**REQUIRED TASKS:**
1: According to the white oak description, in which months does the tree flower?
2: Extend the white oak description, starting after its final sentence and keeping its style.

White oak is a large tree with a long, straight trunk and a broad, rounded crown.
Leaves are alternate, simple, 5–9 inches long, 2–4 inches wide; margin entire, with 6–10 lobes; lobes rounded at the tip; upper surface bright green, smooth, often shiny; lower surface whitened, smooth (without hairs). In fall, color can range from uninteresting browns to beautiful claret reds.
Bark is light gray, with shallow grooves and flat, loose ridges; large limbs and branches scaly.
Twigs are slender to stout, green to reddish-green, and hairy when young, turning red-brown to ash gray and smooth with age.
Flowering is in April–May. Male and female flowers are on the same tree; male flowers in drooping catkins, female flowers small and in leaf axils.
Fruits September–October, acorn solitary or in pairs; nut light brown, shiny, widest near the base or middle, tapering to a round tip ¾–1 inch long; cup covering up to ¼ of the nut, bowl-shaped to saucer-shaped, light brown; scales numerous, surface warty or corky, flattened, knobby. Acorns ripen in autumn of the first year.
Similar species: More than 20 species of oaks live in Missouri, not counting cultivated types that never escape. White oak is the banner species for a large subset of native oaks, called the "white oak group." (Our other large subgroup is the "red oak group" or "black oak group.") Missouri oaks in the white oak group include overcup, swamp chestnut, chinkapin, dwarf chestnut, and post oaks. They share characteristics such as acorns maturing during the first autumn after flowering (so, no immature acorns present on the tree during winter); leaves often having rounded lobes; a complete lack of bristle-tips along the edge of the leaf blade; the axils of major veins on the undersurface of leaves without noticeable tufts of hairs; and bark light to medium gray, splitting into loose or somewhat persistent ridges, plates, blocks, or strips.

**SOURCE DATA:**
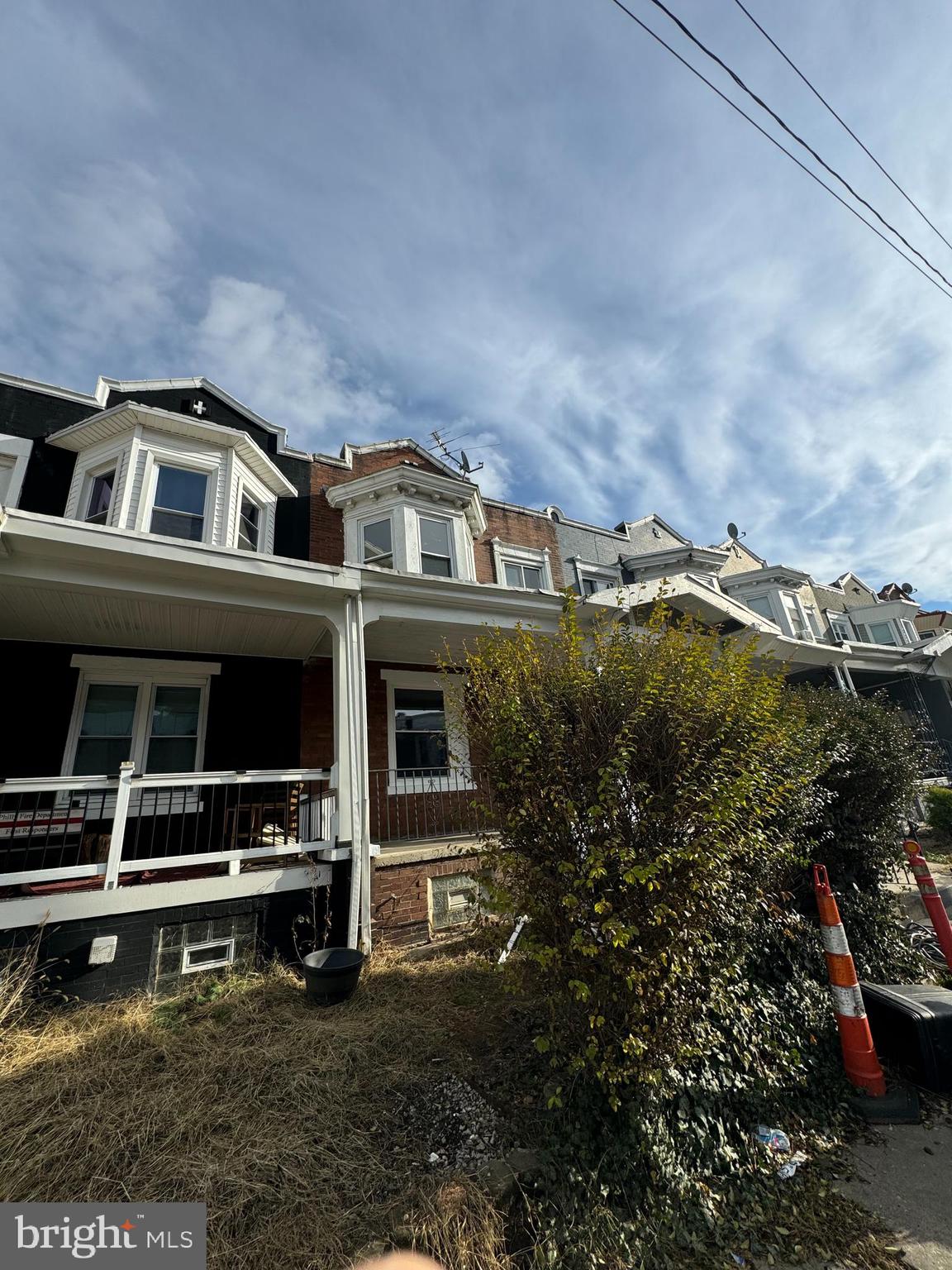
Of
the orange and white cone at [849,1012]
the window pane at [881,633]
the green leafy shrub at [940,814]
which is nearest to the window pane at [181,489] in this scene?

**RESPONSES TO THE EXERCISE:**
1: April–May.

2:
Height: to 120 feet.
Habitat and Conservation
Occurs on dry upland slopes and ridges; also on low ground of valleys and ravine bottoms. One of the most attractive, long-lived (over 300 years) shade trees in Missouri. One of the state’s most ubiquitous trees, found in a wide variety of forest, woodland, and savanna natural communities throughout the state.
The wood is second only to walnut in unit value. Once used extensively in ship construction; now used for interior finishing, veneer, cabinets, general construction, whiskey and wine barrels, and more. Native Americans made a bread using the ground acorns. The bark was used medicinally.
The acorns are an important food for blue jays, woodpeckers, wood ducks, wild turkeys, ruffed grouse, northern bobwhites, mice, squirrels, raccoons, and deer. Large, strong trees provide nesting space for many birds and mammals, and a sturdy structure for vines and other smaller plants to climb on.